Au fil des semaines, de nombreux dossiers patinent, installent un malaise externe et interne, et dessinent un vrai fossé entre les ambitions affichées (retrouver la Ligue des Champions en fin de saison) et la réalité constatée sur le pré par les techniciens lyonnais. Fossé qui se creuse avec les promesses (non-départ des jeunes joueurs bankables) qui volent en éclat quand l’un des éléments - Castello Lukeba – va dans le bureau de John Textor, lors de sa semaine lyonnaise de la période, pour lui parler de son envie d’ailleurs et obtient dans la foulée son départ avec l’ouverture illico des négociations avec le RB Leipzig.

De quoi rendre peu lisible la nouvelle stratégie pour les acteurs mêmes du projet. Alexandre Lacazette, qui voit rouge à la fin du match de Montpellier, ce qui n’est pas dans ses habitudes, s’avoue en privé un peu perdu face à cette feuille de route revue et corrigée. Quant à Dejan Lovren, revenu en janvier pour le projet retour à l’ADN, il a publié un énigmatique message sur ses réseaux sociaux: "Je suis plus frustré que vous les fans, certaines choses ne sont pas pour le moment comme elles devraient être.
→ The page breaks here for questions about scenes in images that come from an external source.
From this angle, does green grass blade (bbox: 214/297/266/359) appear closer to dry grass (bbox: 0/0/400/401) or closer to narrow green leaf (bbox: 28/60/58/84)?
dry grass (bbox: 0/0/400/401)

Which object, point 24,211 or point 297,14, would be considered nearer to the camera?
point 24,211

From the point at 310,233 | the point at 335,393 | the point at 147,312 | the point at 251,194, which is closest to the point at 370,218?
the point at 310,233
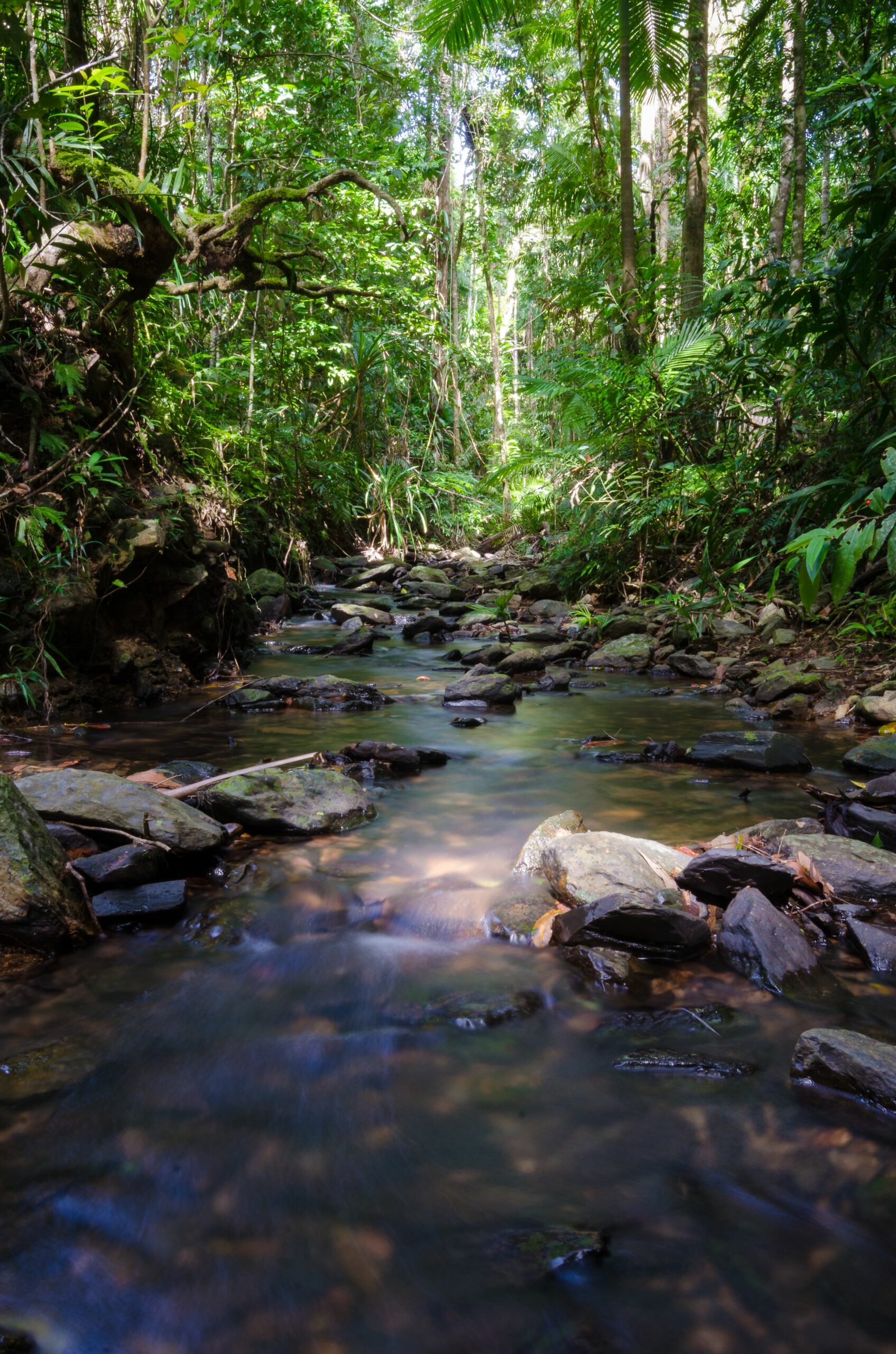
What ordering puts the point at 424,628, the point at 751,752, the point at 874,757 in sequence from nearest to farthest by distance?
the point at 874,757, the point at 751,752, the point at 424,628

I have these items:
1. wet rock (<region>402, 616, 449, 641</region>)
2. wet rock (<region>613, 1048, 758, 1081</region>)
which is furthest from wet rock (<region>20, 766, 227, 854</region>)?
wet rock (<region>402, 616, 449, 641</region>)

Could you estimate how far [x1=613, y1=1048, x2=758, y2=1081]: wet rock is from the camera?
71.9 inches

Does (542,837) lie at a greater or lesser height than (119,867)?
lesser

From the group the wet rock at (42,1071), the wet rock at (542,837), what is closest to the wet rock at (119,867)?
the wet rock at (42,1071)

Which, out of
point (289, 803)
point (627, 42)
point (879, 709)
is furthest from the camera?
point (627, 42)

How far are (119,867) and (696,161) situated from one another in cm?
917

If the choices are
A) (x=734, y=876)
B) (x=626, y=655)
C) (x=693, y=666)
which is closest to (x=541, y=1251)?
(x=734, y=876)

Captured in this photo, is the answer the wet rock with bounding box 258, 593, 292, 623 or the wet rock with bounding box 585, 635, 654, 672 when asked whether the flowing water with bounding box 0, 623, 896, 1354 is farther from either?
the wet rock with bounding box 258, 593, 292, 623

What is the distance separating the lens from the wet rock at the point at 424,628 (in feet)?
28.2

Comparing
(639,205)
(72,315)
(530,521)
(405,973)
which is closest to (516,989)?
(405,973)

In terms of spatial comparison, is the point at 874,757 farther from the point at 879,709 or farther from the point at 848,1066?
the point at 848,1066

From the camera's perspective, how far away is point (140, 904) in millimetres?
2551

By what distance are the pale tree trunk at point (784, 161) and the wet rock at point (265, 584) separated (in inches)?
259

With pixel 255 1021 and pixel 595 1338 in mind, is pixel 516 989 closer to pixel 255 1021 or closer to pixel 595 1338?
pixel 255 1021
Tellement de choses que je voudrais dire, mais il vaut mieux se taire pour le moment". Dans cette ambiance, si des propositions à la mode, venues du Moyen-Orient, se représentaient, peut-être que ces cadres pourraient mieux les écouter cette fois. Voire les entendre pour s’entendre sur un transfert! Le risque, même minime, existe. Le microcosme lyonnais - et donc le patron du staff – en a eu vent. Ce qui déplumerait encore un peu plus l’effectif, alors que la tentative d’exfiltration de Nicolas Tagliafico, tentée par son ex-club, l’Ajax, ne semble plus d’actualité.

Explication de texte

Au milieu de tout cela, Laurent Blanc fait du... Laurent Blanc: sans filtre, cash, au 2e et au 3e degré parfois. Un peu comme Jacques Santini quand il souhaite absolument Éric Carrière et qu’il voit arriver un certain Juninho en juillet 2001: "Je ne le connais pas, je ne l’ai vu faire que du VTT à Tignes". Mais c’était il y a 20 ans, alors que les émissions de débat et les réseaux sociaux n’étaient pas nés. La saillie, célèbre à Lyon, a fait rire, sans aller bien plus loin que les bords du Rhône et de la Saône. Sans conséquences à l’époque. Aujourd’hui, de telles formules enflamment du sol au plafond l’environnement d’une institution en plein redémarrage d’un nouveau projet, avec des hommes neufs et pour la plupart peu expérimentés.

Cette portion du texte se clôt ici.